GIVEN RECORDS
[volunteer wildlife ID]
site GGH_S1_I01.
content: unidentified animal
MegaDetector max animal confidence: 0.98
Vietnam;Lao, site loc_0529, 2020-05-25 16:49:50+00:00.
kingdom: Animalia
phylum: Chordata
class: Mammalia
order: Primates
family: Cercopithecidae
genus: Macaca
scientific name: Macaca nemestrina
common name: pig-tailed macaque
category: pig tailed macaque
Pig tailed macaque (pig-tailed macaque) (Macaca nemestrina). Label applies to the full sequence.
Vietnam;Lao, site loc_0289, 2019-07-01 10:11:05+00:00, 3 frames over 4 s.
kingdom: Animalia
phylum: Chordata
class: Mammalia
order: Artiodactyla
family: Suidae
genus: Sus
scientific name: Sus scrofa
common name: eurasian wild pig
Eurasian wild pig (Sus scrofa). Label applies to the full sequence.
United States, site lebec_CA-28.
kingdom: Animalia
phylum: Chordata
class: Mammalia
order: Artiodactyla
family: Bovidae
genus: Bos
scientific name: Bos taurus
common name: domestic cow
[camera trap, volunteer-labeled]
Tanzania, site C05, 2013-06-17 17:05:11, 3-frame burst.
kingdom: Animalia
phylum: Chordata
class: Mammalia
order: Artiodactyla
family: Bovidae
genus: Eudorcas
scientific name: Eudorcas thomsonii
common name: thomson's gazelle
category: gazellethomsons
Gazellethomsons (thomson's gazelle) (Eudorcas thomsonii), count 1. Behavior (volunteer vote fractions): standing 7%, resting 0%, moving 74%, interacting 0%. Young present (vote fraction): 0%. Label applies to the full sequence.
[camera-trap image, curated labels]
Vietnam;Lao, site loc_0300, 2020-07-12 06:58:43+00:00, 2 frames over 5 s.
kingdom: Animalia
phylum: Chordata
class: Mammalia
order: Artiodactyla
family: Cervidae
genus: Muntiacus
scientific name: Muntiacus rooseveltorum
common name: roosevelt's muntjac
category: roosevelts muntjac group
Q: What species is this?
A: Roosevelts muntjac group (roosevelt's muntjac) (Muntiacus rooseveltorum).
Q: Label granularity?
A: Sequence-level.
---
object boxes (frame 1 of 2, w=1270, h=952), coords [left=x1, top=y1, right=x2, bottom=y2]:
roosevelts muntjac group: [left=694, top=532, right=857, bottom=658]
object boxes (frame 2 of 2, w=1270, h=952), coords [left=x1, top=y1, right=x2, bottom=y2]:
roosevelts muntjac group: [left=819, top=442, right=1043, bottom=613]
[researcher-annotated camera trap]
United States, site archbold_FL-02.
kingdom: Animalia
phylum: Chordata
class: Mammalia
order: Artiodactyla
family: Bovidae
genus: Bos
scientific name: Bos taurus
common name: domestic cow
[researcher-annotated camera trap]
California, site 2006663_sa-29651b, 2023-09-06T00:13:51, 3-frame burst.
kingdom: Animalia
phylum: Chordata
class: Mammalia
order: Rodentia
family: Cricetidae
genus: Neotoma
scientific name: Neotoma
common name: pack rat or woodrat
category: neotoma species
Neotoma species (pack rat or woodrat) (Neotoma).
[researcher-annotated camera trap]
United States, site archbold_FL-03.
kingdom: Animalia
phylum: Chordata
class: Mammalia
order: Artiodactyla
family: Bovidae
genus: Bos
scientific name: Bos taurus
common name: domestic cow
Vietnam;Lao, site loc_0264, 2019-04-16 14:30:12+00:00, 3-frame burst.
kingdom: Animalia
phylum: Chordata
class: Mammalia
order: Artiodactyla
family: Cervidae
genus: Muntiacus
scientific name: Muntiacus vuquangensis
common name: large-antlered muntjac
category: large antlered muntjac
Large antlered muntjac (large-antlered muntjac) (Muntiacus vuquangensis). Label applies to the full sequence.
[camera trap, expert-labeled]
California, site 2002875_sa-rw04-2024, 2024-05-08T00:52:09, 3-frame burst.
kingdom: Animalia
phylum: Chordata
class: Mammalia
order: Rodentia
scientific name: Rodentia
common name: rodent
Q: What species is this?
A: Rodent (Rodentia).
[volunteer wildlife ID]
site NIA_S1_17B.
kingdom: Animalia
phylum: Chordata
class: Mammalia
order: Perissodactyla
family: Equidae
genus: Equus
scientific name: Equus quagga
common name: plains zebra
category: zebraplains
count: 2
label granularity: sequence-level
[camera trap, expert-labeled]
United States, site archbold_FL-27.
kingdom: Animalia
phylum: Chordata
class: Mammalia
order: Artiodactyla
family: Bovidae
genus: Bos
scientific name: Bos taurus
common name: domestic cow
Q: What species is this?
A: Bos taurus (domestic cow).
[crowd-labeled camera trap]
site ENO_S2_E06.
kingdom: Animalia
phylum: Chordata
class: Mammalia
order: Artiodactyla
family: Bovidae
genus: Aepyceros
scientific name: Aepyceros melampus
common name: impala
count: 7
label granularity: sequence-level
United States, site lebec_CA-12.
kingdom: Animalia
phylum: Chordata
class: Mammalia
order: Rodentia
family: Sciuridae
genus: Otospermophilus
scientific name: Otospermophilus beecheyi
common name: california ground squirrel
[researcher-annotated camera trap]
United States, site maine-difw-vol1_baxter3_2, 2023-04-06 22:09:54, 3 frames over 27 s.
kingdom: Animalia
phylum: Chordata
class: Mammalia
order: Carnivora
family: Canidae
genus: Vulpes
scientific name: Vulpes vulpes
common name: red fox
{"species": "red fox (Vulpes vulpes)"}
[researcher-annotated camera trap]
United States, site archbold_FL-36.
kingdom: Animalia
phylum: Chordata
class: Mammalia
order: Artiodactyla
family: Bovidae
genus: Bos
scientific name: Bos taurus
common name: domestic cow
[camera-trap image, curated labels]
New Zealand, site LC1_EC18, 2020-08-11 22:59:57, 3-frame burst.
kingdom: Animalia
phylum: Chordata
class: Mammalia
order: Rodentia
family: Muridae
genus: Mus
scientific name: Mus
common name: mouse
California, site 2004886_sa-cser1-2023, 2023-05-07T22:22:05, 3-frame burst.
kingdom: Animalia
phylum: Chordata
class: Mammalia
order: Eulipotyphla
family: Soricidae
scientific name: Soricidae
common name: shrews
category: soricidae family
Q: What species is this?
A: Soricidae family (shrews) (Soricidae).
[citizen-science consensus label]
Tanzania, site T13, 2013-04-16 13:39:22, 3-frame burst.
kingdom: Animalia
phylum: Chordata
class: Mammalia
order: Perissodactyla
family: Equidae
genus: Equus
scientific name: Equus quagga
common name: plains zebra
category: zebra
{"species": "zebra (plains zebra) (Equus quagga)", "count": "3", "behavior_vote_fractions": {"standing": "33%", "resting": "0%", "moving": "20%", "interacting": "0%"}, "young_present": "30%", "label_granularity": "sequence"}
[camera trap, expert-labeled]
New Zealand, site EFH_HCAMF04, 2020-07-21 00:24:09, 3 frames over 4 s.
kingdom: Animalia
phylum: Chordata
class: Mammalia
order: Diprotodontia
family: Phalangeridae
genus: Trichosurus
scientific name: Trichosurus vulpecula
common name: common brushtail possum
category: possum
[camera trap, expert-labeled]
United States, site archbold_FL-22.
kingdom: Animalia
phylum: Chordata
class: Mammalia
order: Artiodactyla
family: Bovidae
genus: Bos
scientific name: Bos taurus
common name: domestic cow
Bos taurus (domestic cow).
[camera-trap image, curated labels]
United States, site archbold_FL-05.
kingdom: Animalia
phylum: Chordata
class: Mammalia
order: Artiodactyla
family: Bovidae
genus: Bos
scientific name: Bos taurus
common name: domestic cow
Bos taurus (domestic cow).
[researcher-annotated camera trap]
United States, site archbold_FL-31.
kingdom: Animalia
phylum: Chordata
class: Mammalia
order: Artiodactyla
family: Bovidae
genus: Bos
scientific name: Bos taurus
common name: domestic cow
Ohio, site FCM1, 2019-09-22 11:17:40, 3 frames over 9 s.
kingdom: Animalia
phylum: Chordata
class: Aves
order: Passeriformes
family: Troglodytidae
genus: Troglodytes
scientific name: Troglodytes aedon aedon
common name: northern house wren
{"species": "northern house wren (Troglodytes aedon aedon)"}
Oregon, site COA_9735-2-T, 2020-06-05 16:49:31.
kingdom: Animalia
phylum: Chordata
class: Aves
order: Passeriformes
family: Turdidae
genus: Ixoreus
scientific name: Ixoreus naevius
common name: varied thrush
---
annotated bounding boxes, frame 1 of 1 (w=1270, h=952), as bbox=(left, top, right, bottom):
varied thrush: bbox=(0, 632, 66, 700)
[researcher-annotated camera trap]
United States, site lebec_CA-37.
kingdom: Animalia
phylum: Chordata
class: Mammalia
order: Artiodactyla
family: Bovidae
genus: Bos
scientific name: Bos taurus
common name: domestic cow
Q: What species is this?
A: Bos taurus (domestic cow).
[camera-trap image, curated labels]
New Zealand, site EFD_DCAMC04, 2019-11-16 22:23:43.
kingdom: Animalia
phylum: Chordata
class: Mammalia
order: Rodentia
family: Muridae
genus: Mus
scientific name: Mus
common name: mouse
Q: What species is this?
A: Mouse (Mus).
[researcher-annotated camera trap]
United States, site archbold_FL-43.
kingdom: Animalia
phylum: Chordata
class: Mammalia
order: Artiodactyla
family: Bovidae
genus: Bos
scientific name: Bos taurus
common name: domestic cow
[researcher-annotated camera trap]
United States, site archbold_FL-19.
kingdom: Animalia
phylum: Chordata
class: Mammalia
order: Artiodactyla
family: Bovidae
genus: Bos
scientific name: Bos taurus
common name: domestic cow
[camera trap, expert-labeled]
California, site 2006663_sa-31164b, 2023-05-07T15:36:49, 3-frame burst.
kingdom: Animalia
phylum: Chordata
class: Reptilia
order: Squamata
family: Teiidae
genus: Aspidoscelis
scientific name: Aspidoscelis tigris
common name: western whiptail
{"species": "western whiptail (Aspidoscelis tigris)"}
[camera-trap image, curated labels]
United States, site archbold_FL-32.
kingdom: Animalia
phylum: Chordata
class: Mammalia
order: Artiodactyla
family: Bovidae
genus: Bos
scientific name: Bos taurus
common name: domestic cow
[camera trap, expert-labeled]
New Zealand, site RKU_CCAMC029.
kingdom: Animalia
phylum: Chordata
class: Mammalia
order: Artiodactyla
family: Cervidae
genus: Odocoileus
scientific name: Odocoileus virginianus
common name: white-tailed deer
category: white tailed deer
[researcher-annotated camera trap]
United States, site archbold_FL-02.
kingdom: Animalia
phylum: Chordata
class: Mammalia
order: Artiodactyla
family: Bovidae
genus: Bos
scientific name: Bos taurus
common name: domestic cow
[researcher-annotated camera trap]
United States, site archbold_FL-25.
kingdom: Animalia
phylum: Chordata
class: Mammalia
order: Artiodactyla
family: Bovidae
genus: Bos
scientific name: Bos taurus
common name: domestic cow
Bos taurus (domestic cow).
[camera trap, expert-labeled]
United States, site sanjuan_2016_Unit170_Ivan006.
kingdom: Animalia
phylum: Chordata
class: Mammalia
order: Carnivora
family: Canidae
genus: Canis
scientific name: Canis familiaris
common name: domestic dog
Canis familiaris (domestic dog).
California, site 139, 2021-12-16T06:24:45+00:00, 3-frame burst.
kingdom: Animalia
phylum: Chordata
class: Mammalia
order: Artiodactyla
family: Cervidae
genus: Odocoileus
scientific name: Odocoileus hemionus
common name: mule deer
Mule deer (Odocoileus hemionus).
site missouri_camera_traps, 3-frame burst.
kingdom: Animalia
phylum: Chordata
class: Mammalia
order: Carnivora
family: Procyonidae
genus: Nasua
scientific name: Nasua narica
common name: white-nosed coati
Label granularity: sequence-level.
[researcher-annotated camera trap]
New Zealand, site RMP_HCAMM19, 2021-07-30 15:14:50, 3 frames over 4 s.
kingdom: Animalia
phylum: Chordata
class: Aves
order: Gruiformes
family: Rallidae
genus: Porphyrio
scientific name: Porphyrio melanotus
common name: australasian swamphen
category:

WHAT TO PRODUCE
Scan the records for lines that hold "Tanzania", and reproduce each one you find.

ANSWER SECTION
Tanzania, site C05, 2013-06-17 17:05:11, 3-frame burst.
Tanzania, site T13, 2013-04-16 13:39:22, 3-frame burst.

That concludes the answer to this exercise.